Closed
Conversation
Benchmark framework that measures how CodeGuard rules affect the security quality of code written by AI agents. Architecture: - Docker container per scenario (OpenCode + qwen/qwen3-coder-next) - Each scenario runs twice: with and without CodeGuard skills - LLM judge (gpt-5.4-mini via OpenRouter) evaluates full diff - Async orchestration with configurable parallelism (up to 10) Components: - benchmarks/models.py: Pydantic models with token usage tracking - benchmarks/config.py: YAML-first config, .env only for API creds - benchmarks/orchestrator.py: asyncio + docker SDK - benchmarks/judge.py: holistic security review of entire diff - benchmarks/report.py: per-scenario and per-category aggregation - benchmarks/run.py: CLI with --dry-run, --scenario, --runs, --parallel - benchmarks/docker/: Dockerfile + entrypoint for container lifecycle - benchmarks/scenarios/javavulnerablelab.yaml: 20 realistic coding tasks across 10 vulnerability categories Usage: python -m benchmarks.run --dry-run python -m benchmarks.run --scenario jvl-feat-001 --runs 1 Co-Authored-By: Claude Opus 4.6 (1M context) <noreply@anthropic.com>
- Use pre-downloaded opencode binary (COPY) instead of curl in Dockerfile to work around flaky GitHub access from Docker build - Fix model format: openrouter/qwen/qwen3-coder (not qwen3-coder-next) - Pass OPENROUTER_API_KEY env var to containers (what opencode expects) - Add opencode.json provider config step in entrypoint - Use `opencode run -m ... --dangerously-skip-permissions --format json` for non-interactive execution with JSON output Tested: 2 scenarios × 2 runs = 8 containers, all succeeded. Agent writes code, judge finds CWE-89/CWE-79 vulnerabilities. Co-Authored-By: Claude Opus 4.6 (1M context) <noreply@anthropic.com>
- entrypoint.sh: captures opencode JSON event stream as trace.json,
separates stdout (JSON events) and stderr, fixes token parsing
to use opencode's format ("input"/"output" not "prompt_tokens")

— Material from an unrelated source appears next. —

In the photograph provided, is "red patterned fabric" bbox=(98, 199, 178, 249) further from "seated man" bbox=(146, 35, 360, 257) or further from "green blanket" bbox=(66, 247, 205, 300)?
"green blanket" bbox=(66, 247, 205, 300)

- orchestrator.py: extracts trace.json from containers, passes
BENCH_DEBUG env var
- run.py: --debug flag saves per-container artifacts to results/debug/:
{scenario}_{mode}_{run}_trace.json (full event stream)
{scenario}_{mode}_{run}_agent.log (raw opencode output)
{scenario}_{mode}_{run}.diff (git diff)
- models.py: ContainerResult.agent_trace field for JSON events
Tested: debug traces show full agent workflow (glob→read→write→text)
with token counts per step and cost tracking.
Co-Authored-By: Claude Opus 4.6 (1M context) <noreply@anthropic.com>
OpenCode does not scan .opencode/skills/ automatically.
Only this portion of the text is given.